In Columbia and most other areas, Curnes said houses generally rent for $1,000 to $1,500 per football weekend, Friday evening until midday Sunday. Like game tickets, though, prices can be higher for certain marquee games. Also, an IRS homeowner income tax exemption called Topic 415 could apply, allowing the homeowner to avoid federal taxes on income generated by renting out a primary residence 14 days or less per year, the group says.
Curnes, a Notre Dame graduate in finance in 2001, worked in the financial industry for several years before returning to school to earn a master’s degree in business administration from Duke University in 2007.

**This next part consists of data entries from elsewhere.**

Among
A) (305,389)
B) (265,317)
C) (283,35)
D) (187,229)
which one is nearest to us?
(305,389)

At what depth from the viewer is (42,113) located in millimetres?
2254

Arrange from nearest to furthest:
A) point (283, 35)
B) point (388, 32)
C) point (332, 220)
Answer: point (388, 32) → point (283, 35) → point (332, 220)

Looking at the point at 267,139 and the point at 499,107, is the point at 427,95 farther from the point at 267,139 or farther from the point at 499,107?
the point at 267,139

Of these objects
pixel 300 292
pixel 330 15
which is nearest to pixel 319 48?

As USC has become a football powerhouse in the Southeastern Conference, Curnes said many of his USC friends had mentioned the difficulty in finding lodging during football season conveniently close to Williams-Brice Stadium. So, his group decided it was time to open up in Columbia.
“They really had trouble booking – the hotels are booked a year in advance,” Curnes said. “We looked at what towns to expand to, and we (decided on) Arkansas, Florida, Clemson and Columbia.” The group establishes individual websites for each town they operate in. It currently has home rental operations in cities such as Ann Arbor, Mich., and State College, Pa., Curnes said.
Homeowners who list in some of their markets have been able to pay a year’s worth of mortgage payments with the earnings from game rentals during a season, Curnes said, while others have saved their homes from foreclosure with their gains.
The real driving force behind the jockeying for livable space on USC game day weekends is the large number of USC fans who come back for games, Curnes said, adding that fans have been energized by the Gamecocks’ turnaround under coach Steve Spurrier.
“Spurrier has brought the team back into the national championship picture,” Curnes said. “They’re a real competitive and dominant force in college football. Plus, the tailgating culture has really expanded.”
Cockabooses, cockominiums, a buzz around Williams-Brice Stadium and the programming the university is doing to draw people back to school all have been expanding the past few years, Curnes said. Now, “people want to come back and stay for the whole weekend.”
He added: “When the team’s good, more people are interested in coming back for more games. It’s just more fun – and they have a great home schedule.”
Overall, the concept should be good for the city and good for football, Regan said.
“Is there a market for this? Yes. Do I think it’s going to explode? No,” Regan said. “But it has possibilities. It’s competitive with hotels, but I think this kind of entrepreneurship is good. It keeps everybody in place and it puts a little competition back in the marketplace if there’s enough demand.”